Friday, August 28, 2015

Natural Kei Wardrobe Staples

The first step to building a wardrobe for natural kei is to identify and acquire the basic pieces you'll need.  Choose a base color (like black, beige, or ivory) and a color palette to work with and buy things that match.  In theory, I'm a "light summer" so my color palette should be within that range, but I ultimately decide based on my own preferences.

Here's a breakdown of the basic pieces that you use for the many-layered look that is natural kei. ♥

The first layer in an outfit is often a simple midi-length sleeveless dress.  It's not printed but might have a few interesting construction details or lace trim.  Vintage slips work for this too!

A sleeveless dress that can be worn with a blouse or cutsew underneath, similar to a jumperskirt in lolita fashion.  It can be from knee-length to maxi.  Some of them can unbutton in the front, so they can be layered over a skirt/top combo or another dress.  A cardigan can be worn over it to add sleeves.

A dress with sleeves that can be worn over other items like an underskirt or slip.  Many of them unbutton in the front to reveal layers underneath.  They are knee-length to maxi and tend to have prints and/or more elaborate design features.

Skirts in natural kei tend to be very full tiered or ruffled skirts, although simple A-line designs are also used in more casual looks.  They are knee to maxi length and may have a variety of design features such as pin tucks, small ruffles, or even quilting.  Many unbutton in the front so they can be worn over an underskirt.

It looks like it's somewhere between a blouse and a dress.  The length typically falls between hip and mid-thigh, making it an ideal modest top to wear with pants.  A vest can be worn over it to add interest and maintain the visual flow of the outfit.


Blouses are generally worn with a skirt or under a jumper-dress.  They tend to have prints only when they're designed as a set with a printed skirt.


A sleeveless top that is worn open in the front, usually over a dress or tunic.

A knit top, usually jersey material, which can be used similarly to a blouse but more casual.  As the name implies, it's cut and sewn instead of knitted to shape like a cardigan.


It's a sweater that buttons up the front.  They tend to have interesting knits like pointelle, raschel, or even the alternating rib and diamond patterned knit below.  Crochet details sometimes are added on.

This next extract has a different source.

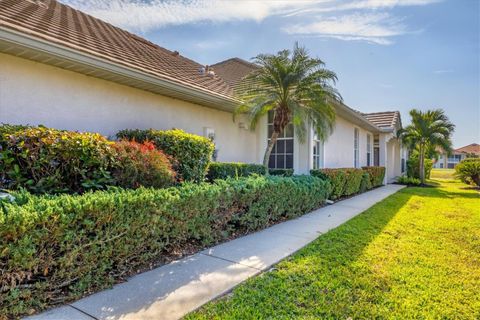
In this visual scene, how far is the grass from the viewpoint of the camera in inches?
121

Pants in natural kei are often capri or cropped length and details tend to be concentrated below the knee.  They sometimes have patches or embroidery to add interest.  Many are hemmed with lace and/or ruffles.  There are denim and khaki pants that tend to be worn with tunics, and there are also long bloomers and leggings which tend to be worn under dresses or skirts.


Although not an absolute necessity, they tend to add a certain charm to the look.  Since natural kei is more of an everyday fashion, they can be worn when doing housework to add a protective layer or hold small items (they often have a front pocket).

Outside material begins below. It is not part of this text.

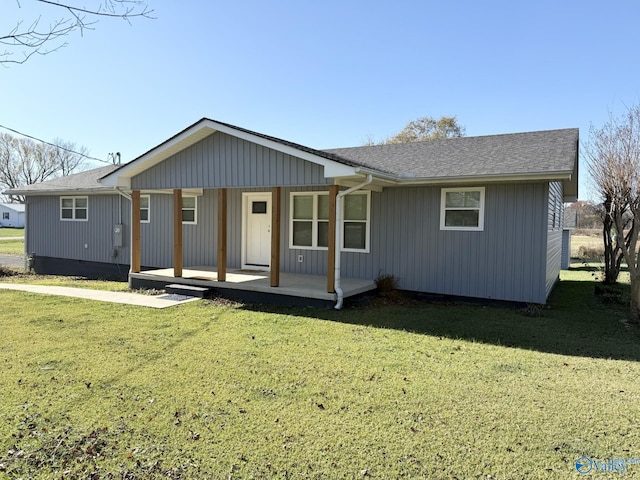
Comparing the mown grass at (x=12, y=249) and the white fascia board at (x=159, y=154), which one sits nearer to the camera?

A versatile accessory.  They can be fake flowers, berries, wreaths, or even tiny crocheted teddy bears.  They pin or clip on to an outfit to add interest and can also be worn in the hair or on a bag.


Ankle socks and crew socks are popular, but as long as it matches, you're good to go.  Natural kei shoes are always comfortable.  Popular styles are clogs, platform sandals, and Converse or Keds style sneakers.  Flats with interesting details can be worn as well.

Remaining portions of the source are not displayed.